> On Feb 25, 2016, at 2:17 PM, John Levine <[email protected]> wrote:
>
>> You query for "m" ...
>
>> Meanwhile, at the authority, "m" is added and "ll" is deleted. ...
>
>> You query for "l". ...
>
>> Meanwhile at the authority, everything but @ is deleted.
>
> This doesn't strike me as a very persuasive argument. The DNS is not
> Oracle, and has never promised to be perfectly coherent. If my cache
> queries you for x, you say x doesn't exist, then you add x to the
> server, my cache will continue to say x doesn't exist until the TTL
> for the cache entry expires. This shouldn't surprise anyone.
Well said. I agree.
>
>
> Synthesized NXDOMAINs slightly increase the range of x for which
> cached answers might be stale, but it's hard to see that as a big
> deal.
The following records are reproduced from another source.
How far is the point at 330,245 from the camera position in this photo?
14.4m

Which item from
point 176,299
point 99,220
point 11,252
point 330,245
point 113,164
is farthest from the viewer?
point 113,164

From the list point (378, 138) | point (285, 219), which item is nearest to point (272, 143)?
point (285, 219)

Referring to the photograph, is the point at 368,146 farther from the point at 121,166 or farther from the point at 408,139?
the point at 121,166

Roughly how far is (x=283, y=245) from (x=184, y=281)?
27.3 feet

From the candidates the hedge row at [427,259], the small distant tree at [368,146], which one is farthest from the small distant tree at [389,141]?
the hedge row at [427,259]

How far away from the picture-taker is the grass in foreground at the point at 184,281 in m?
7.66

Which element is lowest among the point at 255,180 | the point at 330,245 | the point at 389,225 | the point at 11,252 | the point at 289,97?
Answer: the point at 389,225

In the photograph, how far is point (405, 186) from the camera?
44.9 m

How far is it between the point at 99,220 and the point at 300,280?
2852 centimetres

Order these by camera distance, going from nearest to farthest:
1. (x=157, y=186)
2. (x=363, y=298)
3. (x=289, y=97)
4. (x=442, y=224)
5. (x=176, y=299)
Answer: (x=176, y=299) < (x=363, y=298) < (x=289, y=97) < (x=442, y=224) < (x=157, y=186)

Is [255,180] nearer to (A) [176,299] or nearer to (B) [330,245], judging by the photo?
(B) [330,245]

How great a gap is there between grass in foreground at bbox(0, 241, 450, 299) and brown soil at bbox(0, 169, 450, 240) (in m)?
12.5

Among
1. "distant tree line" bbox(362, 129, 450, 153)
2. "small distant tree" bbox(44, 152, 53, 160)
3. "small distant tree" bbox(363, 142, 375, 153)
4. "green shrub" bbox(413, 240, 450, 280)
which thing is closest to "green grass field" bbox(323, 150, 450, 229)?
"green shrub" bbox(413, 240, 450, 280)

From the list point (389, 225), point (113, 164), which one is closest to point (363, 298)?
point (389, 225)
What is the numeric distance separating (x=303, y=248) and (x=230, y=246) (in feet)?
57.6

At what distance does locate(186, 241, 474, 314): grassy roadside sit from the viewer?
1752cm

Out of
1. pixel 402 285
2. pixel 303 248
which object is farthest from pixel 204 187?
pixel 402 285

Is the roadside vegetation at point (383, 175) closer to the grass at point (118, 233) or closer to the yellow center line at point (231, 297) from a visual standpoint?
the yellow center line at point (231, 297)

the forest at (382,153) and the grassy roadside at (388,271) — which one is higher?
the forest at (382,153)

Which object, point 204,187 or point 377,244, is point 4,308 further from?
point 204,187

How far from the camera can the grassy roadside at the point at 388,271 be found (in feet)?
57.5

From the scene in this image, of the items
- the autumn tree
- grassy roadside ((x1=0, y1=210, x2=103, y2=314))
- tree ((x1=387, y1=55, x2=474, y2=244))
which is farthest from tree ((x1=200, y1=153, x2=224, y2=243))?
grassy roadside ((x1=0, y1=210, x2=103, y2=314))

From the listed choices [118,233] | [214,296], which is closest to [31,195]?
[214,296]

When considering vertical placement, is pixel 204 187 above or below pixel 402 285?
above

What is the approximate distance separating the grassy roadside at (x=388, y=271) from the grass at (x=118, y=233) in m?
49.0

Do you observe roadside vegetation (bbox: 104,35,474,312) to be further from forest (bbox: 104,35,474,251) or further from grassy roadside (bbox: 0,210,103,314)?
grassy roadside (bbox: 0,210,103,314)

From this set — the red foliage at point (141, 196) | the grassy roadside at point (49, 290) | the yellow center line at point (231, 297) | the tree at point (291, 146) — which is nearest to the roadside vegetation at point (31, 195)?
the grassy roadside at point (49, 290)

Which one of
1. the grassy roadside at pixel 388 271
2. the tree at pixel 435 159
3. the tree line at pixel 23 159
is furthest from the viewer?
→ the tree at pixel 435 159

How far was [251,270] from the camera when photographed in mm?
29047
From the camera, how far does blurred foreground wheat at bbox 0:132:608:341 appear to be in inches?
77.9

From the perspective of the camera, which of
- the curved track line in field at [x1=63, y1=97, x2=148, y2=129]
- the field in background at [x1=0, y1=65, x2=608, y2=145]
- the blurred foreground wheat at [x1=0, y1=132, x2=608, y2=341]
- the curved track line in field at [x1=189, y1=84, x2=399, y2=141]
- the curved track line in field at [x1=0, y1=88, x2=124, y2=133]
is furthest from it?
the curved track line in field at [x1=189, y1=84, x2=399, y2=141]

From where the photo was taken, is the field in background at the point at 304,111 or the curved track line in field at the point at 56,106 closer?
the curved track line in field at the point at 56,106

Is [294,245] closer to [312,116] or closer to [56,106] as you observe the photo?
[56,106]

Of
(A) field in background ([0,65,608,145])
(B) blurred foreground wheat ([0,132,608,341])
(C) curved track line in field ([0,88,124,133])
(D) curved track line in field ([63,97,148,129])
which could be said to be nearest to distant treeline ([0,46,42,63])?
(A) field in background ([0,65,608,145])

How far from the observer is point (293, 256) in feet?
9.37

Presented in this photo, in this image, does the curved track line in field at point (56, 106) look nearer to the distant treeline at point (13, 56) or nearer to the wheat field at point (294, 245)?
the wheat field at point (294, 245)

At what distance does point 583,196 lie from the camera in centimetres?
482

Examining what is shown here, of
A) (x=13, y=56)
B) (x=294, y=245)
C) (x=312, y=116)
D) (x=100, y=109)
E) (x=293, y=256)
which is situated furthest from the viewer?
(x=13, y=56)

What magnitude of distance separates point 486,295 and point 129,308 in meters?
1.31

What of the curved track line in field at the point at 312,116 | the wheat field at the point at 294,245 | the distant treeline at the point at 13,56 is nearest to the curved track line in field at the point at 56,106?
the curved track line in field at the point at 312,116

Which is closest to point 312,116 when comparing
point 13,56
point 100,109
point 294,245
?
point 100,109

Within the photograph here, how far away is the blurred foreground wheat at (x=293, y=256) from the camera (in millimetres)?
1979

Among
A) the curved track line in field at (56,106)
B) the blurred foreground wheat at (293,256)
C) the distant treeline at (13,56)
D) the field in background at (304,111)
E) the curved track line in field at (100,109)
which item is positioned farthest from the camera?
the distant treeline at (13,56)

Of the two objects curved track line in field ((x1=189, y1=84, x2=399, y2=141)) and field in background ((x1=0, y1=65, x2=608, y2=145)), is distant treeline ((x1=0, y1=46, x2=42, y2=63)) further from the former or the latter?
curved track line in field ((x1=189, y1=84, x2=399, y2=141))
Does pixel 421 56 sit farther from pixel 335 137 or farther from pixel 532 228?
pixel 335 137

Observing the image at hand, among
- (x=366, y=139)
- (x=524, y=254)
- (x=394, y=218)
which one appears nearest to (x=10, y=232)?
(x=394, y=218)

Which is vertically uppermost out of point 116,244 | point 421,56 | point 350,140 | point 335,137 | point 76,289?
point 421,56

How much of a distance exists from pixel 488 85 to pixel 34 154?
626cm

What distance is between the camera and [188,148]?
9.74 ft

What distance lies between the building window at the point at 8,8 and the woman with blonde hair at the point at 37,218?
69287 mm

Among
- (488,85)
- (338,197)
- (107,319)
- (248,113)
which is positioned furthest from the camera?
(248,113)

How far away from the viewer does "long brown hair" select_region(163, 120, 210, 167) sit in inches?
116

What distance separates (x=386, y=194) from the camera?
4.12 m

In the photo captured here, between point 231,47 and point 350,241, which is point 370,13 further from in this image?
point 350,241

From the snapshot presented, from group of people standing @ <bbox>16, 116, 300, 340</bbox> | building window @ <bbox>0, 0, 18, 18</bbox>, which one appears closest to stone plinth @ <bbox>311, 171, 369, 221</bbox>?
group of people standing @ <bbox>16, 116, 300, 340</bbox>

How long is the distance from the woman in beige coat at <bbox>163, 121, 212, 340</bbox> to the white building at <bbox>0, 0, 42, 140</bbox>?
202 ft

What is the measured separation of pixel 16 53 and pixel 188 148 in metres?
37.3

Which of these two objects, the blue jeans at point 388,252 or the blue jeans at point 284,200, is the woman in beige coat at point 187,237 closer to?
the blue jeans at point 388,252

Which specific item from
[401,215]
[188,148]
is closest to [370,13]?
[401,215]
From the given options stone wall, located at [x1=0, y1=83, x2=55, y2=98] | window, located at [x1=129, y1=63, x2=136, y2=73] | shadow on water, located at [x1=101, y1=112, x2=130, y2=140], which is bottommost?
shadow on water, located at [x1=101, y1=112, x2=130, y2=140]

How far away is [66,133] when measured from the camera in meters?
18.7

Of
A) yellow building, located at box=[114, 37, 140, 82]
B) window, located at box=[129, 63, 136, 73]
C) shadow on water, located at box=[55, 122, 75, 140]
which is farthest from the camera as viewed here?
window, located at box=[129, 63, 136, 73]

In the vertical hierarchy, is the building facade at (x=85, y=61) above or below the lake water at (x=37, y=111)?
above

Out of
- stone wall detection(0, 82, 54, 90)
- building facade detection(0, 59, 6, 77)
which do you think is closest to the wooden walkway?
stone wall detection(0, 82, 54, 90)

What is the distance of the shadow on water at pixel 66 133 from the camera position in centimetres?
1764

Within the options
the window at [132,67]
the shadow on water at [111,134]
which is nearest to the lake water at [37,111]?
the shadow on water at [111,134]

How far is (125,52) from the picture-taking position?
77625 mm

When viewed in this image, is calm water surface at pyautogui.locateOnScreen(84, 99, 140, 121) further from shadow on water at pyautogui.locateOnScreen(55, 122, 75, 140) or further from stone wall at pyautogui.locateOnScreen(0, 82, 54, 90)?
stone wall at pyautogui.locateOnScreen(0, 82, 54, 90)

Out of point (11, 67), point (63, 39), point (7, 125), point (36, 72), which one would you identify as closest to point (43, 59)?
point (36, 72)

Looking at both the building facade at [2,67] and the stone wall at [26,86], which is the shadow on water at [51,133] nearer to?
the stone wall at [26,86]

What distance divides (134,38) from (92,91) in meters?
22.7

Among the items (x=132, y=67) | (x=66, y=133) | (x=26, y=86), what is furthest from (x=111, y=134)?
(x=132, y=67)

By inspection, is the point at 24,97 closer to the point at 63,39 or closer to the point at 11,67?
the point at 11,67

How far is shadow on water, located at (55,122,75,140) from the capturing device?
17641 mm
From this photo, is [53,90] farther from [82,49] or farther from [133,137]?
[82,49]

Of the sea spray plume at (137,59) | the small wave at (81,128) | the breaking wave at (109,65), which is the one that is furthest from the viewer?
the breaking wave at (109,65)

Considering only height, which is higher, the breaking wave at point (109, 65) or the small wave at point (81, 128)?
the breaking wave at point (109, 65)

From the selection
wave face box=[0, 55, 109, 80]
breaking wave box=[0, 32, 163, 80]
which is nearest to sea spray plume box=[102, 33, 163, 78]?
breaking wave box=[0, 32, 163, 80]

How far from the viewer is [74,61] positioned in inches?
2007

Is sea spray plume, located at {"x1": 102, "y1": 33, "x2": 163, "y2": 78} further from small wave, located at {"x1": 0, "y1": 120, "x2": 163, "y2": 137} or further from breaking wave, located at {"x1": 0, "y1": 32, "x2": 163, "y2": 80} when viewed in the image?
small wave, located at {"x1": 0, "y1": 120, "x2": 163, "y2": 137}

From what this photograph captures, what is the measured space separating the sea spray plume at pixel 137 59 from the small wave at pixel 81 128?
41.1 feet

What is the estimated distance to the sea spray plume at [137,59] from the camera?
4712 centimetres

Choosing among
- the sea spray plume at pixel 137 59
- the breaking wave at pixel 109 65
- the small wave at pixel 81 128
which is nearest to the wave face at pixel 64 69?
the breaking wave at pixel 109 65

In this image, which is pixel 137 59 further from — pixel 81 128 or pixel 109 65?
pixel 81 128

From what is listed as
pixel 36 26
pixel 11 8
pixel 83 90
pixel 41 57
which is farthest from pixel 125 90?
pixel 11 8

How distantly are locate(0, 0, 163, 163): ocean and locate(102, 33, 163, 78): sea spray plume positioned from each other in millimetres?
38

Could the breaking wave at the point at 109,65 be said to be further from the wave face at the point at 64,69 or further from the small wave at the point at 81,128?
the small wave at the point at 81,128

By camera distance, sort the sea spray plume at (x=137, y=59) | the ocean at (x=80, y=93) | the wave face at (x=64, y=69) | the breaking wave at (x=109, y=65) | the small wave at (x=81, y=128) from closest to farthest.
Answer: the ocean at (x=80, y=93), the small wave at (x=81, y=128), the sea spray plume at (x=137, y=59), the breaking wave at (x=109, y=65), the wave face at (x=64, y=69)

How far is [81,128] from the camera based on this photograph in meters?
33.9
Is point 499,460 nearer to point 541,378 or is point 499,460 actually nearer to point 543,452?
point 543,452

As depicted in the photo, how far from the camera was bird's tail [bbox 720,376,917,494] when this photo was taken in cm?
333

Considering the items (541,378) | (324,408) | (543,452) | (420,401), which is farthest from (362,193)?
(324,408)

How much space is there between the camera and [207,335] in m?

If your applications depend on up to date cached data, use
> short TTLs like everyone else does. For example, I see the SOA for
> www.nominum.com have a TTL of one minute.
Since cheese-shop is specific to the root zone, the TTLs are already
well known (and, I think, unlikely to change). The document says:
For the limited use case of this document (the DNS root) we believe
that this is an acceptable trade off - the (current) TTL of the
"negative cache" (in the SOA) is the same as the NSEC TTL (1 day).
This means that, for a new TLD to begin resolving everywhere will
require a minimum of a day - and this is true whether or not this is
implemented (if someone had queried for the exact name, there would
be a negatively cached answer, this simply expands the range of
negative caches).
I would note, however, that one popular implementation limits negative
caching to 3 hours by default:
[bind-9.9.2rc1]$ grep ncache bin/named/config.c
max-ncache-ttl 10800; /* 3 hours */\n\
In other words, today (as a BIND user) you might only have to wait 3 hours
when a new TLD is added, not the whole SOA minimum.
For implementations that treat "positive" and "negative" cache entries
separately, perhaps the document should say whether a validated proof of
non-existence should be considered "positive" or "negative."